= Aden Ridge =

Rift portion in Gulf of Aden

Aden-Sheba Ridge

The Aden Ridge is a part of an active oblique rift system located in the Gulf of Aden, between Somalia and the Arabian Peninsula to the north. The rift system marks the divergent boundary between the Somali and Arabian tectonic plates, extending from the Owen transform fault in the Arabian Sea to the Afar triple junction or Afar Plume beneath the Gulf of Tadjoura in Djibouti.

The Gulf of Aden is divided east to west into three distinct regions by large-scale discontinuities, the Socotra, Alula Fartak, and Shukra-El Sheik transform faults. Located in the central region, bounded by the Alula Fartak fault and Shukra-El Sheik fault, is the Aden spreading ridge. The Aden Ridge connects to the Sheba Ridge in the eastern region and to the Tadjoura Ridge in the western region. Due to oblique nature of the Aden Ridge, it is highly segmented. Along the ridge there are seven transform faults that offset it to the north.

==Initiation of rifting==
Extension of the Gulf of Aden rift system began in the late Eocene – early Oligocene (~35 Ma ago), caused by the northeast escape of the Arabian plate from the African plate at a rate of ~2 cm/yr, and the development of the Afar plume. Extension eventually gave way to seafloor spreading, first initiated near the Owen transform fault ~18 Ma ago. Seafloor spreading then propagated as far west as the Shukra-El Sheik fault at a rate of ~14 cm/yr ~6 Ma ago rifting propagated west of the Shukra-El Sheik fault until terminating at the Afar plume. The Afar plume is believed to have contributed to the initiation of the Aden ridge, due to the flow of hot mantle material being channeled along the thin lithosphere beneath the Gulf of Aden. Currently, the Aden Ridge is undergoing extension at a rate of ~15 mm/yr.

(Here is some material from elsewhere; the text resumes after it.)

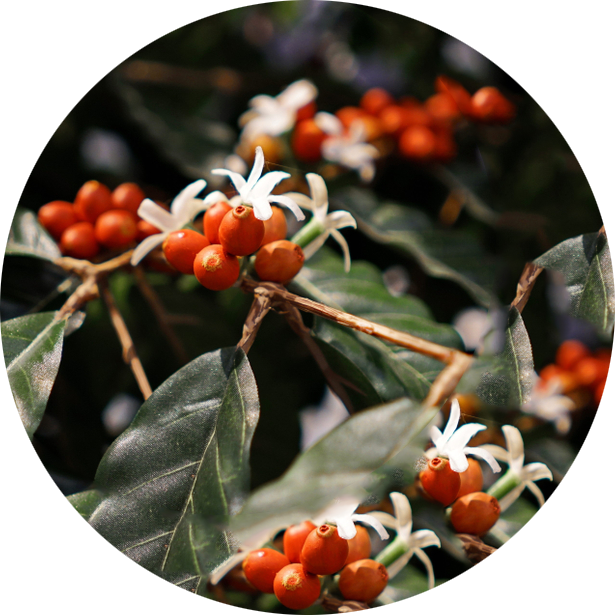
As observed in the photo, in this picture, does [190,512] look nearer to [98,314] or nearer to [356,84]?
[98,314]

==Segmentation of the Aden Ridge==
Compared to its neighboring ridges, the Aden ridge is much more segmented. The Aden Ridge is broken up by seven transform faults with ridge segments of 10 – 40 km. In contrast, the Sheba Ridge is broken by only three transform faults and the Tadjoura Ridge continues essentially uninterrupted to the Afar Plume. Sauter et al. (2001) proposed that variations in the spacing of spreading cells along ridges is a result of spreading rate; i.e., larger spacing results from slower spreading rates. However, the variation in spreading rates across the Gulf of Aden, 18 mm/yr in the east and 13 mm/yr in the west, is not great enough to explain the significant variation in spreading cell length between the Aden ridge and its neighboring ridges. One likely cause for the segmentation of the Aden ridge is its distance from the Afar plume. The westernmost region of the Gulf, where the Tadjoura Ridge is located, has an anomalously high mantle temperature due to its proximity to the Afar plume. The result of this is higher degrees of melting and magmatism below the ridge, which allows for longer spreading segments without transform faults. The difference in segmentation between the Aden and Sheba ridges can be explained by varying degrees of obliquity. The ocean-continent transition (OCT) of the Sheba ridge formed parallel to the syn-rift structure, whereas the OCT of the Aden ridge formed oblique to the syn-rift structure. The former scenario is more accommodating to oblique spreading and does not require as many transform faults for stability.